# Import the Necessary Libraries/Packages

In [None]:
# Import the necessary libraries/packages
import pandas as pd
import numpy as np
from sklearn.model_selection import train_test_split
from sklearn.preprocessing import MinMaxScaler
import matplotlib.pyplot as plt
from sklearn.neural_network import MLPClassifier

# Load the Necessary Data Sets

In [None]:
# Load the MovieLens data sets
full_data = pd.read_csv("u.data", 
                        names=["user_id", "item_id", "rating", "timestamp"],
                        sep="\t",
                        header=None)

item_data = pd.read_csv("u.item",
                        names=["movie_id", "movie_title", "release_date", "video_release_date", "IMDb_url", "unknown",
                               "Action", "Adventure", "Animation", "Children's", "Comedy", "Crime", "Documentary", "Drama",
                               "Fantasy", "Film-Noir", "Horror", "Musical", "Mystery", "Romance", "Sci-Fi", "Thriller", "War",
                               "Western"],
                        sep="|",
                        header=None,
                        encoding="latin-1")

user_data = pd.read_csv("u.user",
                        names=["u_id", "age", "gender", "occupation", "zip_code"],
                        sep="|",
                        header=None,
                        encoding="latin-1")

print(f"The first 5 rows of u.data:\n {full_data.head()}")
print(" ")
print(f"The first 5 rows of u.item:\n {item_data.head()}")
print(" ")
print(f"The first 5 rows of u.user:\n {user_data.head()}")

# Merge the Data Sets

In [None]:
# Merge full_data and item_data by item/movie id
full_item_merged = pd.merge(full_data, item_data, left_on="item_id", right_on="movie_id")
full_item_merged = full_item_merged.drop("movie_id", axis=1)
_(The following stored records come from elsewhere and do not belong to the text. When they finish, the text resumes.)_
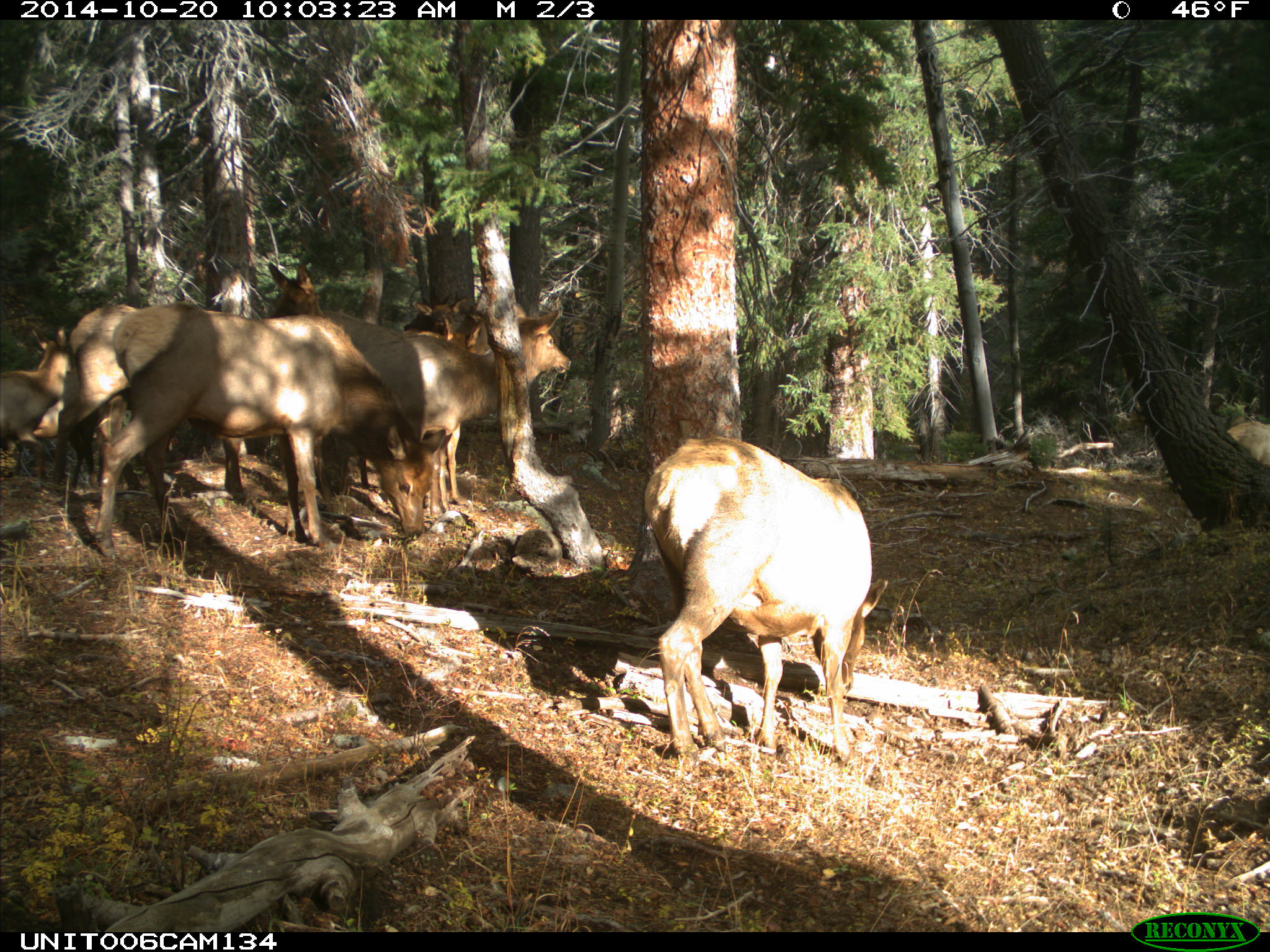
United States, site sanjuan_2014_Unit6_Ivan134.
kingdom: Animalia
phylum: Chordata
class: Mammalia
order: Artiodactyla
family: Cervidae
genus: Cervus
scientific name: Cervus elaphus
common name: red deer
# Merge full_item_merged and user_data by user id
final_merged = pd.merge(full_item_merged, user_data, left_on="user_id", right_on="u_id")
final_merged = final_merged.drop("u_id", axis=1)
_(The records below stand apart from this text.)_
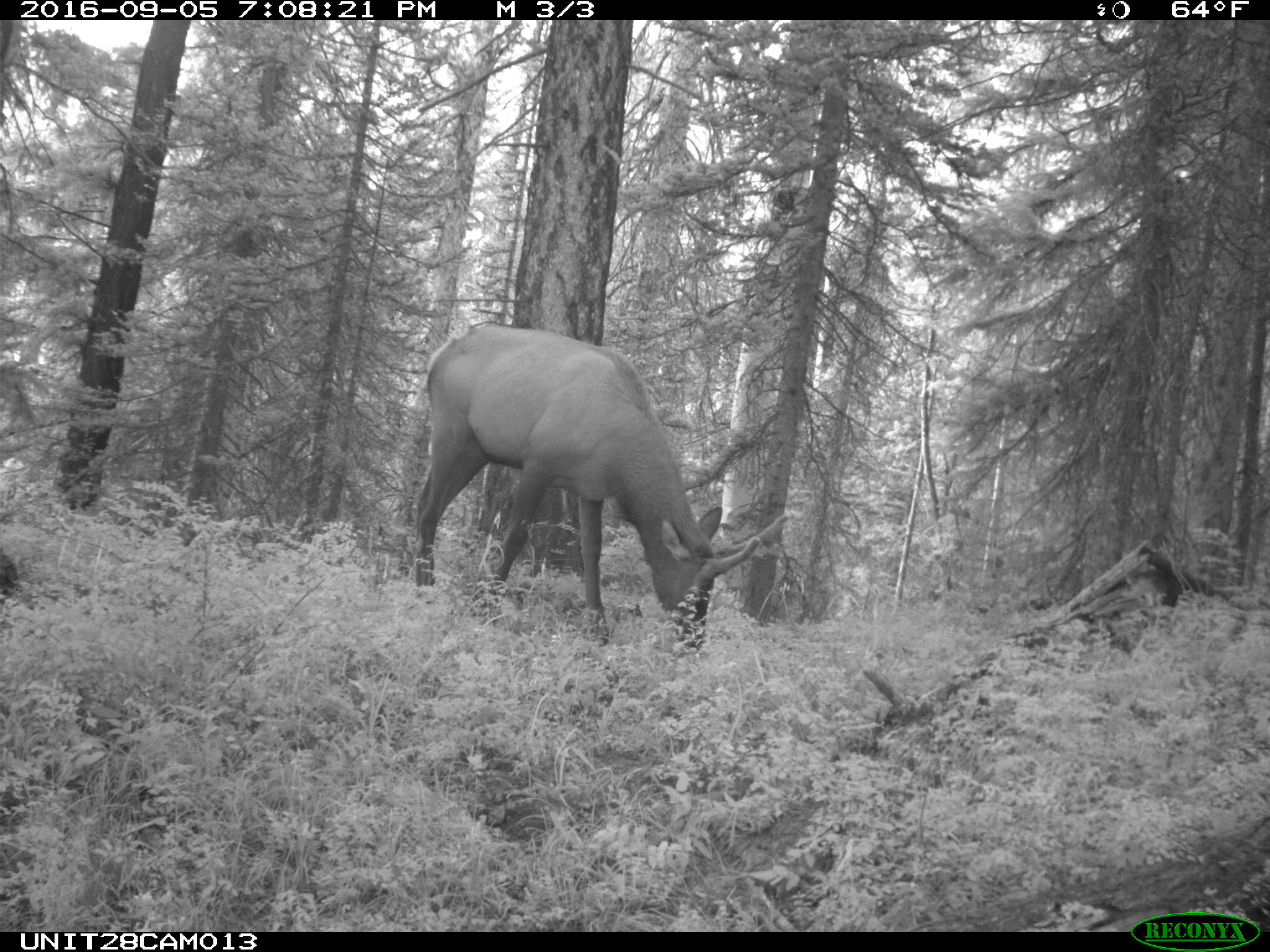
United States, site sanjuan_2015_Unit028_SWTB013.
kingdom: Animalia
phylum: Chordata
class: Mammalia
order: Artiodactyla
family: Cervidae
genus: Cervus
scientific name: Cervus elaphus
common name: red deer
Cervus elaphus (red deer).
print(final_merged.head())

# Drop the user_id and item_id columns

In [None]:
# Drop user_id and item_id
final_merged_clean = final_merged.drop(["user_id", "item_id"], axis=1)
print(final_merged_clean.columns)

# Identify Features with Missing Data, and Drop Those Features

In [None]:
# Identify features with missing data
print(final_merged_clean.isnull().sum())
print(" ")

# Drop release_date, video_release_date, and IMDb_url
final_merged_clean = final_merged_clean.drop(["release_date", "video_release_date", "IMDb_url"], axis=1)
print(final_merged_clean.columns)

My though process is, we don't want to sacrifice any ratings/movies/users from the dataset, but when predicting the ratings using all the input features, we don't want features with missing values because those missing values would have to be deleted/imputed/otherwise dealt with, which would potentially mess with the the integrity of the features themselves.
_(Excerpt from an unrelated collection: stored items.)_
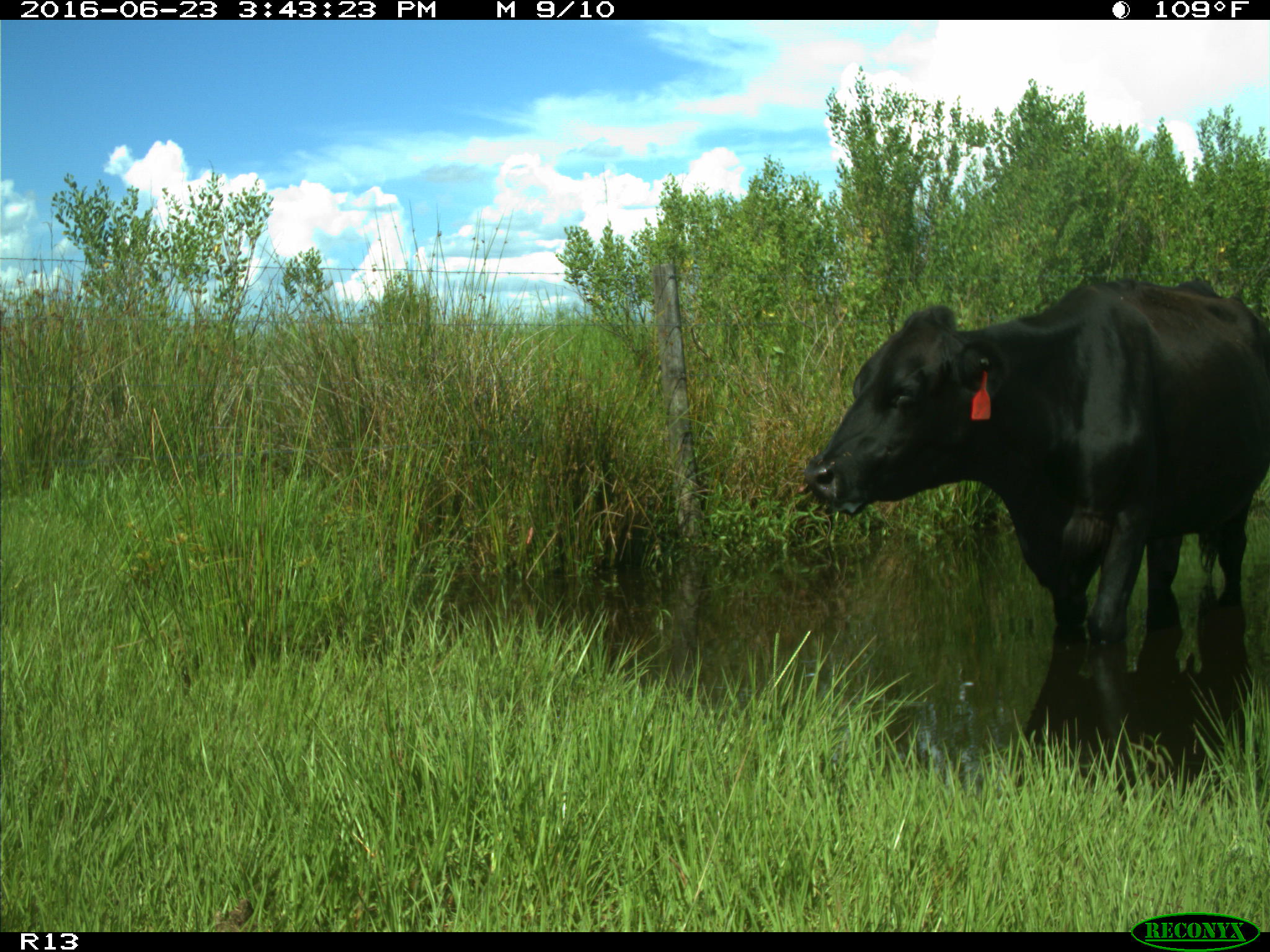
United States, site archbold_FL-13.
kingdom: Animalia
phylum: Chordata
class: Mammalia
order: Artiodactyla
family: Bovidae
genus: Bos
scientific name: Bos taurus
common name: domestic cow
# Add an Intercept/Bias Column

In [None]:
# Add an additional intercept/bias column to the dataset
final_merged_clean["bias"] = 1
final_merged_clean.head()

# Gauge Feature Data Types

In [None]:
# Gauge the features' data types
print(final_merged_clean.dtypes)

The one feature I was going back-and-forth with in terms of keeping it categorical vs. numerical was zip_code, but after doing some research, I decided to keep it categorical because the numbers in a particular zip code are symbolic and don't assume any significant value.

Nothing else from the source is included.